What to work on
Can you reproduce all of the data below word for word, leaving out the pictures?

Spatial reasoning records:
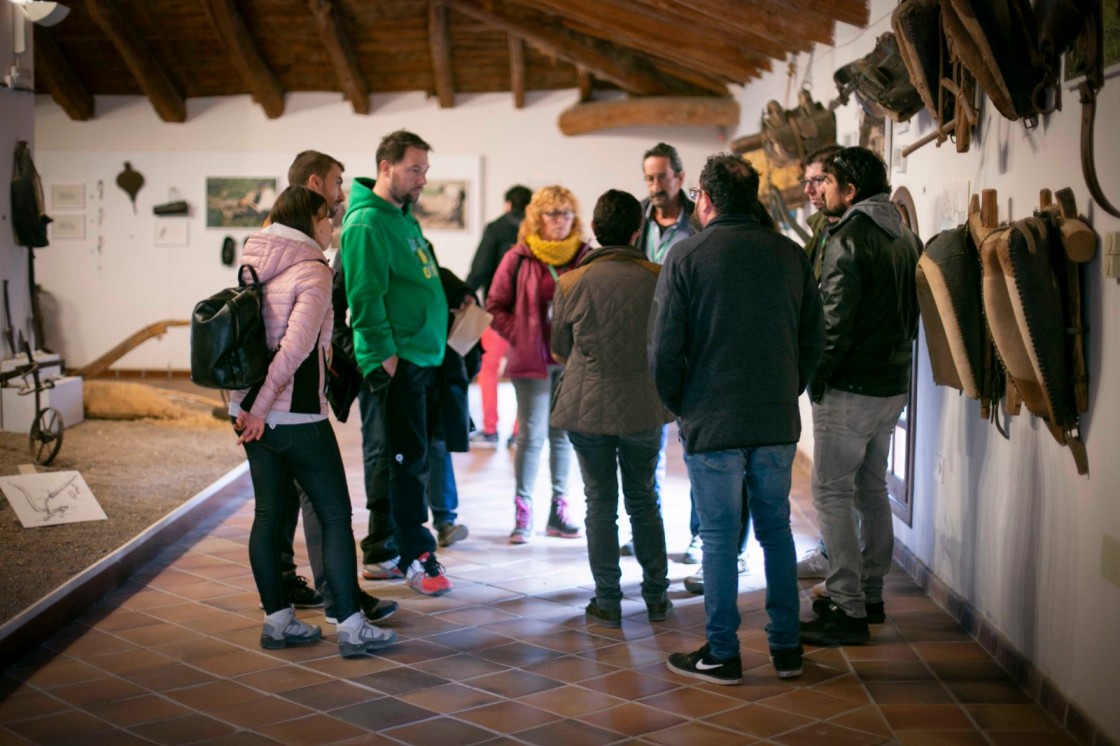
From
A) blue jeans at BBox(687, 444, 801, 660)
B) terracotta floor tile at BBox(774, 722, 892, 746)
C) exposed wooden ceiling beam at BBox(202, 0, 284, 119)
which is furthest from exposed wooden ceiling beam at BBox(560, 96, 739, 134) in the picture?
terracotta floor tile at BBox(774, 722, 892, 746)

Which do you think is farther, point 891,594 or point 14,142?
point 14,142

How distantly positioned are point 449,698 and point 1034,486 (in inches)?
70.7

The response
From
A) blue jeans at BBox(687, 444, 801, 660)
B) terracotta floor tile at BBox(774, 722, 892, 746)
C) exposed wooden ceiling beam at BBox(202, 0, 284, 119)
which is furthest from exposed wooden ceiling beam at BBox(560, 96, 739, 134) in the picture?
terracotta floor tile at BBox(774, 722, 892, 746)

Which do you think is farther, point 891,594 or point 14,142?
point 14,142

How distantly positioned are point 449,698 and point 1034,486 (in inches)?
70.7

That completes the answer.